その姿を見て、何も言えなくなった。

 友がここまでだと、俺は逆らえない。

「…あなた達のフアン活動は見てみたいな」

 追い討ちをかけるかのように辻本さんは友が
嬉しい返答をする。

 俺は呆然とした。

 心の中で叫んだ。

 いやいや、ないない。

 なんで辻本さんの前でやらないといけない。
 アイドルを興味持たせる為とはいえ、人に
お見せできない。

 断じて、お断りしたい。

「それだけはちょっと」

 俺は戸惑い、返答した。

 断ったのに、友は逆の答えが返ってきた。

「じゃあ、やろう。秋斗。

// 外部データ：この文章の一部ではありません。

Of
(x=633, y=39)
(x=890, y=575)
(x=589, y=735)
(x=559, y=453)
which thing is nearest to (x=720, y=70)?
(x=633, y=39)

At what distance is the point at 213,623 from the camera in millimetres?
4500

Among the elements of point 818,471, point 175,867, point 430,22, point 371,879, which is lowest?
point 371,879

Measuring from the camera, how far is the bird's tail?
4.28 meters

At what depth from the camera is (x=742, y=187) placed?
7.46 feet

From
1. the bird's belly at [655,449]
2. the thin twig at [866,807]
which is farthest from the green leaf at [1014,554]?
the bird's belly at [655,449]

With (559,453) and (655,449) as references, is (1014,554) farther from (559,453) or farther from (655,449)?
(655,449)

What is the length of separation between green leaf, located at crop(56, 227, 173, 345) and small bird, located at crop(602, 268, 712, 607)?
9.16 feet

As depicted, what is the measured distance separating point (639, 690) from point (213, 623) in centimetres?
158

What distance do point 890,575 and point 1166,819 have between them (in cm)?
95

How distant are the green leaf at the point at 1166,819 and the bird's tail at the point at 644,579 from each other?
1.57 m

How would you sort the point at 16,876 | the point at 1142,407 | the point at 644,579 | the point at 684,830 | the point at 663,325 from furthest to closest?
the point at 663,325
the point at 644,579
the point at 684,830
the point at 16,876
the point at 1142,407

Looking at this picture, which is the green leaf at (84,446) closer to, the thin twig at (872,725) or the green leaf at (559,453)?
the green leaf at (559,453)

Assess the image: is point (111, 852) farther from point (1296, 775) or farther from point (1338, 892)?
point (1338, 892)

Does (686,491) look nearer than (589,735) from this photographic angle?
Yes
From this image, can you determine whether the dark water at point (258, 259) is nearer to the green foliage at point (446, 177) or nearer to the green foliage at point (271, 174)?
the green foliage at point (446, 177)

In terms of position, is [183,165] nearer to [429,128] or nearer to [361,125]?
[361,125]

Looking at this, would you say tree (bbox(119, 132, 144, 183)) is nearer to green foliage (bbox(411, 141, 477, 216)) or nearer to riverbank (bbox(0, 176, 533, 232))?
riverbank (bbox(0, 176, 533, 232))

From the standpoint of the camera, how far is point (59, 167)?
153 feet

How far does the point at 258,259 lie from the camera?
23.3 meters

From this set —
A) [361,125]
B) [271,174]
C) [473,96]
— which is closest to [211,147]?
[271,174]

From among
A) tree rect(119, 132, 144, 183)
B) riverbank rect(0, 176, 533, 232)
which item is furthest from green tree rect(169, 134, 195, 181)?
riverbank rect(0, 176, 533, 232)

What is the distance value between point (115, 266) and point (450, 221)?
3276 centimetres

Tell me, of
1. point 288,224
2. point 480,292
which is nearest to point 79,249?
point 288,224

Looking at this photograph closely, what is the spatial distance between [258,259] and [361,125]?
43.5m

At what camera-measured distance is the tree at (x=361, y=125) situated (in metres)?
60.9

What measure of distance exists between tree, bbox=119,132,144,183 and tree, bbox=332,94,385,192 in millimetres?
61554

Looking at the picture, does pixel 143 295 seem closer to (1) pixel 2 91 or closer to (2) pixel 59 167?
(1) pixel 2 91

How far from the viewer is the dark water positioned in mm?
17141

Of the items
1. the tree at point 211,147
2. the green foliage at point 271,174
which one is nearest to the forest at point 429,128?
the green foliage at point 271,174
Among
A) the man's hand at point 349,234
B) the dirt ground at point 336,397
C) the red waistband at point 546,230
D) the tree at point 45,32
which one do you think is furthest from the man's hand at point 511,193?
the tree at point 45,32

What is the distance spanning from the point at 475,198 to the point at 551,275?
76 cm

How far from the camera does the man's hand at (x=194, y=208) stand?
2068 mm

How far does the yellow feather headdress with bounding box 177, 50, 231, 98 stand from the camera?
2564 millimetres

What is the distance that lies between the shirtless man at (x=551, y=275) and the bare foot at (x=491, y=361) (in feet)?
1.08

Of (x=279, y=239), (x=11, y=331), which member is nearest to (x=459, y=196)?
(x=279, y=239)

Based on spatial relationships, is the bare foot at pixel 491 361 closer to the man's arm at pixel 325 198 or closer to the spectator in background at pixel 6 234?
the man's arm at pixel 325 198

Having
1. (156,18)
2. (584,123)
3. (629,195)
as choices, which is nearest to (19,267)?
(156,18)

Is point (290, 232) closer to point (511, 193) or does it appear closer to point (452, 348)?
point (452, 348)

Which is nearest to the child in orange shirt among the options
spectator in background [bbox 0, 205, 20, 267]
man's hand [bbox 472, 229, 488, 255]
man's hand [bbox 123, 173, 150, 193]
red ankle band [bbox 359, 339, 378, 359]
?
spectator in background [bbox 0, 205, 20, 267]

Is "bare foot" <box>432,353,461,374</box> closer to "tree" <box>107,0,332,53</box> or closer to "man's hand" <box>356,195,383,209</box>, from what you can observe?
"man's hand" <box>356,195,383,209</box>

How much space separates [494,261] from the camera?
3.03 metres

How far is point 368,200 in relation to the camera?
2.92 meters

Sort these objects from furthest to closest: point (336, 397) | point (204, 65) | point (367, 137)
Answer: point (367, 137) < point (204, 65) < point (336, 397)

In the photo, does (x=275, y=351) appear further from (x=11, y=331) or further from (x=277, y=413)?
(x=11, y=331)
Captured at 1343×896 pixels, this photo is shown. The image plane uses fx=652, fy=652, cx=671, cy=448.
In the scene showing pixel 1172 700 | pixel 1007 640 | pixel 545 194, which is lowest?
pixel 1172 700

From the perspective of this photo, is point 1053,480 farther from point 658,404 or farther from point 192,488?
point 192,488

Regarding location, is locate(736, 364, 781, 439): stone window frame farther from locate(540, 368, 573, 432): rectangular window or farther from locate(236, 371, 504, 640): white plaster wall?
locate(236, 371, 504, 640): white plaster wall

こっち」

 友は俺の言葉なんて無視して、見ようと誘
ってくる。

「いや、俺はやらないって」

 俺は拒否して友に返答する。

「はい。じゃあ、DVD、デスクに入れたから。
はい、始めるよ」

 だから、俺はやらないって!!

 もう、無理だ。やるしかない。

 友がこうなったら誰も止められない。

「…やろう。もうやるしかないんだろう」

 俺ははあーとため息をついてから、友に言
う。

「ありがとう。秋斗」

 ニンマリと笑顔を浮かべた後、リモコンを
操作し始めた。

 友は俺が聞くことわかって、そういう風に
しているのは分かるからこそ、なんとも言え
ない。

 リモコン操作を終えて、DVDのホーム画面
が現れる。

 そして、近くにあったペンライトを俺と友
は持ち、フアン活動が始まる。

「夏夜ちゃん。行くからね。ついて来れなく
ても、見てるだけでいいから」

 友は笑顔で辻本さんに話しかける。

 辻本さんは返事をして、俺たちを見る。

「じゃあ、準備オッケー?」

 友は俺に聞いてきた。

 そして、友は辻本さんに耳をすまして、何
かを言っていた。

「ああ。オッケー」

 疑問に思いながら、俺は返事する。
 辻本さんは、楽しみにしているのかニコニ
コな感じがした。

 もちろん、俺は心の中で嫌だと拒否反応を
示すが、アイドルのDVDが流れると一変する。

「行くぜ!あいあい!おいおい」

 俺は画面越しにいるアイドル達に叫んだ。

 辻本さんがいるが、そんなの気にしない。

 もう、どうにでもなれ!

「ひなちゃーん!」

 友もフアン活動の時のいつものテンション
で、ペンライトを持って騒ぎ始めた。

「隼也!隼也!おいおい」

 俺も叫んで、ペンライト振って、叫んでを
繰り返した。

 これを二時間行うと、俺は我に返る。